*Directions*
Repeat exactly the opening lines of the records, ending with the line that contains "common name: warthog".
Record set section start
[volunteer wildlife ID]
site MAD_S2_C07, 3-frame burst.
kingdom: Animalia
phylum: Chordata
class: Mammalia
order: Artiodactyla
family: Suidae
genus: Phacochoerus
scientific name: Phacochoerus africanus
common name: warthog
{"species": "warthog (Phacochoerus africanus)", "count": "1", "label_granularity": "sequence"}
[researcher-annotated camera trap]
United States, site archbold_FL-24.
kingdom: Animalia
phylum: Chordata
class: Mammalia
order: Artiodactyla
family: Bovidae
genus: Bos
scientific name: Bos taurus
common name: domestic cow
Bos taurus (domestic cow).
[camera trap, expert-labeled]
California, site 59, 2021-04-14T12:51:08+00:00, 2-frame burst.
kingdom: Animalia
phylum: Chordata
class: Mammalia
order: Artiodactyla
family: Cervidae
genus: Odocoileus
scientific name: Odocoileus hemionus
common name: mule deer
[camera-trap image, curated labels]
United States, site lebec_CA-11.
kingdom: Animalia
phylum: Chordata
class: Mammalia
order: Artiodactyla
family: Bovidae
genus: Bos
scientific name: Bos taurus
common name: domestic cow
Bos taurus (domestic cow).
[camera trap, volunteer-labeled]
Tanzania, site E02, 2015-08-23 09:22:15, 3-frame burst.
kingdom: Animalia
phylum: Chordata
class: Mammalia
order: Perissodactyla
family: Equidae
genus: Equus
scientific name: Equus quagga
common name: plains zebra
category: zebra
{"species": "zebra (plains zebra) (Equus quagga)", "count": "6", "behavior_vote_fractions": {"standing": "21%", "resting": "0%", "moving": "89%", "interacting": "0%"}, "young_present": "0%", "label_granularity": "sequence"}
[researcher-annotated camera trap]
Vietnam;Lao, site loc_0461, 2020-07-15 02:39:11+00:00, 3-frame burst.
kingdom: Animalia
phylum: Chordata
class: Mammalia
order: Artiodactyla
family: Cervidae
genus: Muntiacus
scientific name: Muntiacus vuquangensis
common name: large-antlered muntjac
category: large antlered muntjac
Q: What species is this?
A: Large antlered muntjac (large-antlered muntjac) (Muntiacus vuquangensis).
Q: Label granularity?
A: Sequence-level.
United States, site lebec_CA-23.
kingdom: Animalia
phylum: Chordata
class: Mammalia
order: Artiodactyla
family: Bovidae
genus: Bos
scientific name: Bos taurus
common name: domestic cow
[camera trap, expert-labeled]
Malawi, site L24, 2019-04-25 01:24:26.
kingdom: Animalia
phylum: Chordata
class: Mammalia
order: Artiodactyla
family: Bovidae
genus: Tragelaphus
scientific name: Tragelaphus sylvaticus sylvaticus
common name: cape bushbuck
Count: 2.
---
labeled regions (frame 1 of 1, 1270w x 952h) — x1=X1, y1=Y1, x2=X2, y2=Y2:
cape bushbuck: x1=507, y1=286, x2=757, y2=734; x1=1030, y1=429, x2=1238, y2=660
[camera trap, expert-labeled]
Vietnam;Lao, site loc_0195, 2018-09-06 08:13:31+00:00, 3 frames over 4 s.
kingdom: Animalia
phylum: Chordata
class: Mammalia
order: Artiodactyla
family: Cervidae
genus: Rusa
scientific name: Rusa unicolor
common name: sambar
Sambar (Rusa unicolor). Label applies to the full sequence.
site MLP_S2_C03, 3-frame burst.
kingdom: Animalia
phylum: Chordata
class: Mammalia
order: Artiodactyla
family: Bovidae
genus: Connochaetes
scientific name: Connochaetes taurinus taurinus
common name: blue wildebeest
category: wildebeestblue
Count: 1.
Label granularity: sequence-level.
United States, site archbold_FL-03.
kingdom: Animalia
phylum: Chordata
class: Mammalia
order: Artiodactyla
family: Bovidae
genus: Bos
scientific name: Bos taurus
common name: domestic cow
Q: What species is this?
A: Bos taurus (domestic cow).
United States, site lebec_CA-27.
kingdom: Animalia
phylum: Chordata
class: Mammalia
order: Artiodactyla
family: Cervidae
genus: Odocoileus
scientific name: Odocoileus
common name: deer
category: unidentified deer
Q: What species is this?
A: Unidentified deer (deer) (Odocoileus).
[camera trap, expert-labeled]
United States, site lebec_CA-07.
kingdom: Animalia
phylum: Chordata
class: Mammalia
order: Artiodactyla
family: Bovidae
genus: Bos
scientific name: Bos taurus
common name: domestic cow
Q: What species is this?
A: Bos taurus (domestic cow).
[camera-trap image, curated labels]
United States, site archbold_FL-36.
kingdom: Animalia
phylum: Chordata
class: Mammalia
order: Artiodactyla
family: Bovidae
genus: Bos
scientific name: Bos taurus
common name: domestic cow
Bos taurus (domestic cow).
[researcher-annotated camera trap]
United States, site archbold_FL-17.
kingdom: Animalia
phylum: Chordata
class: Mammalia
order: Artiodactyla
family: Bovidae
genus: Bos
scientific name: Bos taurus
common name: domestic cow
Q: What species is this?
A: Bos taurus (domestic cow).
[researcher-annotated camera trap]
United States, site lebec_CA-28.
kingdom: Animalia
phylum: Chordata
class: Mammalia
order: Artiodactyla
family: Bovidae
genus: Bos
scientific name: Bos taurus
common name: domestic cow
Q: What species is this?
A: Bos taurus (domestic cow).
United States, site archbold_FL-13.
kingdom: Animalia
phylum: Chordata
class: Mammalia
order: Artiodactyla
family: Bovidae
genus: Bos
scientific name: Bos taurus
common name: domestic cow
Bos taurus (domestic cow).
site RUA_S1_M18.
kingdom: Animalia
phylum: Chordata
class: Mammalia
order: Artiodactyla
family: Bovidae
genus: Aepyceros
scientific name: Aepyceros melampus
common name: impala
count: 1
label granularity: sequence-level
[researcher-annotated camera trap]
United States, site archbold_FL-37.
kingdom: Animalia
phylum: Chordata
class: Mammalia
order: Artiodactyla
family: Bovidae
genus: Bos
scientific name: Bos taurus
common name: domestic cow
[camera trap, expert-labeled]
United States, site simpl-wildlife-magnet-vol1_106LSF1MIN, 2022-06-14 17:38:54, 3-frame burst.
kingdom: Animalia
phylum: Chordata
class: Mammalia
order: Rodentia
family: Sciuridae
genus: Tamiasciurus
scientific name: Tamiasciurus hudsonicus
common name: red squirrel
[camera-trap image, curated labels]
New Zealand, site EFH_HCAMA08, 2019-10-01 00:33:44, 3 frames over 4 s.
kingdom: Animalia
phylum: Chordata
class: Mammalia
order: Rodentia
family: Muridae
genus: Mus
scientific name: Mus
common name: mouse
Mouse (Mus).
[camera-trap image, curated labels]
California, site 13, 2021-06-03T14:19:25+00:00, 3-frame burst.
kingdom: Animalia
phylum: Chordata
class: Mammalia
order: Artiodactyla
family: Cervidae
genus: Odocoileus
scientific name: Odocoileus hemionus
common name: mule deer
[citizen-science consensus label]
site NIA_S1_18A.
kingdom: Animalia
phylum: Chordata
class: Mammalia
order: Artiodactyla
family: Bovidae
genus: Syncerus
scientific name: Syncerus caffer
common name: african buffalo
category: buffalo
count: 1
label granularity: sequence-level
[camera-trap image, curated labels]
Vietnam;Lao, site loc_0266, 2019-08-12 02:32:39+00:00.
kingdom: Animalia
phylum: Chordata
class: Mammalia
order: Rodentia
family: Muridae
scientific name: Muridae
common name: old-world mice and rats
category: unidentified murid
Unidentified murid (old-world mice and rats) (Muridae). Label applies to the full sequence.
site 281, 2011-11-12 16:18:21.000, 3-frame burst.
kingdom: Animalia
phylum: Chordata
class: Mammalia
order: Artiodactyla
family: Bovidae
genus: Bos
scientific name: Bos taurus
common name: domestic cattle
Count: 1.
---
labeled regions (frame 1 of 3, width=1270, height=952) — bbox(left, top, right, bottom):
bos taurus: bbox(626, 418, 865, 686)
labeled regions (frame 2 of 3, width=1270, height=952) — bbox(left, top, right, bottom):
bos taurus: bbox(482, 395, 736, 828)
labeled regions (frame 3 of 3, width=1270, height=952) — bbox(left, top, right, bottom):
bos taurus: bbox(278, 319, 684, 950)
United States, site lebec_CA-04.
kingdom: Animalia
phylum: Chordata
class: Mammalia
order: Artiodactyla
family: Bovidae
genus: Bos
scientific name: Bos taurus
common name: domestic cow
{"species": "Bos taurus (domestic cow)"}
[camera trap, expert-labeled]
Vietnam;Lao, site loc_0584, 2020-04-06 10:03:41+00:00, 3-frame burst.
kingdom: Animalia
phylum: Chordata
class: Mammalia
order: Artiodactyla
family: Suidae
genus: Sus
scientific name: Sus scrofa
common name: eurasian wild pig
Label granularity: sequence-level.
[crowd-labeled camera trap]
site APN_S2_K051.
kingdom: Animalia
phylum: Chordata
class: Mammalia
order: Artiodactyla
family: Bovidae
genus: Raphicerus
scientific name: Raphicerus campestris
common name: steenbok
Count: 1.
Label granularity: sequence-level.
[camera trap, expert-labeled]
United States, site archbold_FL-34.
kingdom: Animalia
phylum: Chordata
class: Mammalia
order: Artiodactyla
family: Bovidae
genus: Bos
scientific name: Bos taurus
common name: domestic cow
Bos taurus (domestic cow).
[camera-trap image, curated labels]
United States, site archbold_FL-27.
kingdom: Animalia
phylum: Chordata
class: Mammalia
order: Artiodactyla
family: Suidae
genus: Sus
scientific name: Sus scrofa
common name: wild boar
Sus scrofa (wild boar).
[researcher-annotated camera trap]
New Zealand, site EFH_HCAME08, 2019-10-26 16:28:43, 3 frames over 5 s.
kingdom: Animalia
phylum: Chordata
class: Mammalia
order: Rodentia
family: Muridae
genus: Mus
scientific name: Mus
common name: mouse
Record set section end
*Written response*
[volunteer wildlife ID]
site MAD_S2_C07, 3-frame burst.
kingdom: Animalia
phylum: Chordata
class: Mammalia
order: Artiodactyla
family: Suidae
genus: Phacochoerus
scientific name: Phacochoerus africanus
common name: warthog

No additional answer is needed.